Almarhum Ahmadi bin Karmin atau yang dikenal dengan sebutan Mbah Karmin memiliki empat orang anak perempuan yang menjadi ahli waris, yaitu Afrokhah, Ngadinah, Arofah, dan Suaidah.
Berawal dari Proses Pengukuran Tanah
Persoalan tersebut bermula ketika Pemerintah Desa Margoyoso melalui panitia Pendaftaran Tanah Sistematis Lengkap (PTSL), yang diketuai Nurma Hidayat sekaligus Ketua RT 04 RW 01, melakukan proses pengukuran tanah seluas sekitar 200 meter persegi di lokasi tanah yang ditempati Ngadinah binti Almarhum Ahmadi.

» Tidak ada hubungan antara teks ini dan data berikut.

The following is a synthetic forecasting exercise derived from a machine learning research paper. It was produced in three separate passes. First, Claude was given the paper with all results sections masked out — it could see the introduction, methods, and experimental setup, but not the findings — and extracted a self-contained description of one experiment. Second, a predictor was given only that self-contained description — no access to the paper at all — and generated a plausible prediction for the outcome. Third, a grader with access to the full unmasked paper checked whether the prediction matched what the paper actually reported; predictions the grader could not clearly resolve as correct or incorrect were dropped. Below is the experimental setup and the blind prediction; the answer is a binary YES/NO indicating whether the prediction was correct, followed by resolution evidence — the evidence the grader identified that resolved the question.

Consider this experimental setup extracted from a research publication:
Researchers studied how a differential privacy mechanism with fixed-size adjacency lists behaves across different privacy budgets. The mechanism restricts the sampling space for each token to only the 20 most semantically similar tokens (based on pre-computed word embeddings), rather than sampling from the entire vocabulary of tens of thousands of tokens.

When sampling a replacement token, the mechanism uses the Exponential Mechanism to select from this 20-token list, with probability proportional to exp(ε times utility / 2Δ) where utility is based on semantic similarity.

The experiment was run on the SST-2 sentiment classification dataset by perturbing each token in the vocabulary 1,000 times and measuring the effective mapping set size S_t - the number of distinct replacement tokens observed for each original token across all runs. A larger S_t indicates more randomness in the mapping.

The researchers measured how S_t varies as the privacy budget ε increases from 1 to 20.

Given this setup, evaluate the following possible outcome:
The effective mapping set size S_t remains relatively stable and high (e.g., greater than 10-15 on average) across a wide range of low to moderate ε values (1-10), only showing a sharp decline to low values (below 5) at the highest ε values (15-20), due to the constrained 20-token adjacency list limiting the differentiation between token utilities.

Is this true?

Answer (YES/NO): NO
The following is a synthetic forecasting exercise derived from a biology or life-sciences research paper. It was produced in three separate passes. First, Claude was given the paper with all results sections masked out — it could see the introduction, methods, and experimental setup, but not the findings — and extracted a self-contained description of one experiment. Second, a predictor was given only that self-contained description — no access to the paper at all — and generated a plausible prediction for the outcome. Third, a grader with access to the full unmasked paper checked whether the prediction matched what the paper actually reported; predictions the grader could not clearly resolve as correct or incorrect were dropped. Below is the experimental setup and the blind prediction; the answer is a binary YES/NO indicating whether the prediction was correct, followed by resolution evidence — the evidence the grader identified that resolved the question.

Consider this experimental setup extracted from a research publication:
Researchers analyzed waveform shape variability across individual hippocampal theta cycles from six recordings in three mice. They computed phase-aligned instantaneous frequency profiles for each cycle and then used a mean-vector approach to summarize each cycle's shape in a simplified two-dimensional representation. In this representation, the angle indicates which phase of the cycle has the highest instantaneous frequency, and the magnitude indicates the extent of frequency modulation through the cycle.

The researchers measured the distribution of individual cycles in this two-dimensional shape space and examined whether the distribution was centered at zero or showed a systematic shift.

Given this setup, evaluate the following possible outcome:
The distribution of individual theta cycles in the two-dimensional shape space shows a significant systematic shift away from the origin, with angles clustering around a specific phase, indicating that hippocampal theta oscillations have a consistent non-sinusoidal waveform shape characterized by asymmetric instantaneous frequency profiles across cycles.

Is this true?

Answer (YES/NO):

Namun, proses pengukuran tersebut mendapat penolakan dari pihak ahli waris Almarhum Ahmadi lainnya sehingga kemudian berkembang menjadi persoalan antar-ahli waris.
Sementara itu, Ahmad Abdul Kholik melalui pesan WhatsApp kepada awak media menyampaikan bahwa mediasi yang berlangsung di Kantor Pertanahan Kabupaten Jepara belum menghasilkan titik temu.
“Rencana saya ada mediasi ulang di Pendopo Balai Desa Margoyoso,” kata H. Kholik.
Letter C Akan Ditunjukkan kepada Para Ahli Waris
Usai mengikuti rapat mediasi, Tarto Widodo yang akrab disapa Pak TW memberikan keterangan kepada awak media.
Menurut Tarto, berdasarkan keterangan dari Petinggi Desa Margoyoso, pihaknya ingin memastikan terlebih dahulu status administrasi tanah tersebut, khususnya terkait Letter C atau buku register tanah yang tercatat di Pemerintah Desa Margoyoso.
“Kita pastikan tidak ada perubahan status Letter C (buku besar atau buku induk desa) atau buku register di Pemerintah Desa Margoyoso. Letter C masih berstatus atas nama Almarhum Ahmadi yang merupakan pewaris dan tidak berganti ke nama ahli warisnya,” ujar Tarto.
Tarto mengatakan, pihaknya akan mengikuti proses mediasi berikutnya yang rencananya dilaksanakan di Balai Desa Margoyoso dan difasilitasi oleh Petinggi Desa Margoyoso.
"Hasil mediasi hari ini berakhir deadlock, karena para ahli waris bersikukuh dengan pendapatnya masing-masing, khususnya pihak Ngadinah," tandas Tarto Widodo.
Dalam mediasi tersebut, buku besar atau Letter C rencananya akan dibuka dan ditunjukkan kepada para pihak, khususnya para ahli waris Almarhum Ahmadi.
Menurut Tarto, langkah tersebut penting untuk memastikan status administrasi tanah sekaligus mencari jalan keluar atas persoalan yang terjadi di antara para ahli waris.
“Nanti buku besar Letter C akan dibuka dan ditunjukkan kepada semua pihak, khususnya ahli waris Almarhum Ahmadi, untuk memastikan dan mengakhiri sengketa. Harapannya, para ahli waris dapat menerima warisan tanah sesuai hak masing-masing dan tidak ada sengketa serta dampak buruk, yaitu putusnya persaudaraan karena rebutan warisan tanah,” pungkas Tarto.